[x86] Improved pre-reload split of double word comparison against -1.

Message ID 01ad01d8a663$6e062820$4a127860$@nextmovesoftware.com
State Committed
Commit e6b011bcfd52c245978ccd540e3f929571c59471
Headers
Series [x86] Improved pre-reload split of double word comparison against -1. |

Commit Message

Roger Sayle Aug. 2, 2022, 11:31 a.m. UTC
  This patch adds an extra optimization to *cmp<dwi>_doubleword to improve
the code generated for comparisons against -1.  Hypothetically, if a
comparison against -1 reached this splitter we'd currently generate code
that looks like:

        notq    %rdx            ; 3 bytes
        notq    %rax            ; 3 bytes
        orq     %rdx, %rax      ; 3 bytes
        setne   %al

With this patch we would instead generate the superior:

        andq    %rdx, %rax      ; 3 bytes
        cmpq    $-1, %rax       ; 4 bytes
        setne   %al

which is both faster and smaller, and also what's currently generated
thanks to the middle-end splitting double word comparisons against
zero and minus one during RTL expansion.  Should that change, this would
become a missed-optimization regression, but this patch also (potentially)
helps suitable comparisons created by CSE and combine.

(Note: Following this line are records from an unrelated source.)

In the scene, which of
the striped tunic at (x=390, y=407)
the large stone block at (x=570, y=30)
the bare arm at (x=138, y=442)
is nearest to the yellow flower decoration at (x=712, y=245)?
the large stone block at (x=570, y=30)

This patch has been tested on x86_64-pc-linux-gnu, on its own and in
combination with a middle-end patch tweaking RTL expansion, both with
and without --target-board=unix{-m32}, with no new failures.
Ok for mainline?


2022-08-02  Roger Sayle  <roger@nextmovesoftware.com>

gcc/ChangeLog
        * config/i386/i386.md (*cmp<dwi>_doubleword): Add a special case
        to split comparisons against -1 using AND and CMP -1 instructions.


Thanks again,
Roger
--
  

Comments

Uros Bizjak Aug. 2, 2022, 5:24 p.m. UTC | #1
On Tue, Aug 2, 2022 at 1:31 PM Roger Sayle <roger@nextmovesoftware.com> wrote:
>
>
> This patch adds an extra optimization to *cmp<dwi>_doubleword to improve
> the code generated for comparisons against -1.  Hypothetically, if a
> comparison against -1 reached this splitter we'd currently generate code
> that looks like:
>
>         notq    %rdx            ; 3 bytes
>         notq    %rax            ; 3 bytes
>         orq     %rdx, %rax      ; 3 bytes
>         setne   %al
>
> With this patch we would instead generate the superior:
>
>         andq    %rdx, %rax      ; 3 bytes
>         cmpq    $-1, %rax       ; 4 bytes
>         setne   %al
>
> which is both faster and smaller, and also what's currently generated
> thanks to the middle-end splitting double word comparisons against
> zero and minus one during RTL expansion.  Should that change, this would
> become a missed-optimization regression, but this patch also (potentially)
> helps suitable comparisons created by CSE and combine.
>
> This patch has been tested on x86_64-pc-linux-gnu, on its own and in
> combination with a middle-end patch tweaking RTL expansion, both with
> and without --target-board=unix{-m32}, with no new failures.
> Ok for mainline?
>
>
> 2022-08-02  Roger Sayle  <roger@nextmovesoftware.com>
>
> gcc/ChangeLog
>         * config/i386/i386.md (*cmp<dwi>_doubleword): Add a special case
>         to split comparisons against -1 using AND and CMP -1 instructions.

OK.

Thanks,
Uros.
  

Patch

diff --git a/gcc/config/i386/i386.md b/gcc/config/i386/i386.md
index f1158e1..e8f3851 100644
--- a/gcc/config/i386/i386.md
+++ b/gcc/config/i386/i386.md
@@ -1526,6 +1526,15 @@ 
       operands[i] = force_reg (<MODE>mode, operands[i]);
 
   operands[4] = gen_reg_rtx (<MODE>mode);
+
+  /* Special case comparisons against -1.  */
+  if (operands[1] == constm1_rtx && operands[3] == constm1_rtx)
+    {
+      emit_insn (gen_and<mode>3 (operands[4], operands[0], operands[2]));
+      emit_insn (gen_cmp_1 (<MODE>mode, operands[4], constm1_rtx));
+      DONE;
+    }
+
   if (operands[1] == const0_rtx)
     emit_move_insn (operands[4], operands[0]);
   else if (operands[0] == const0_rtx)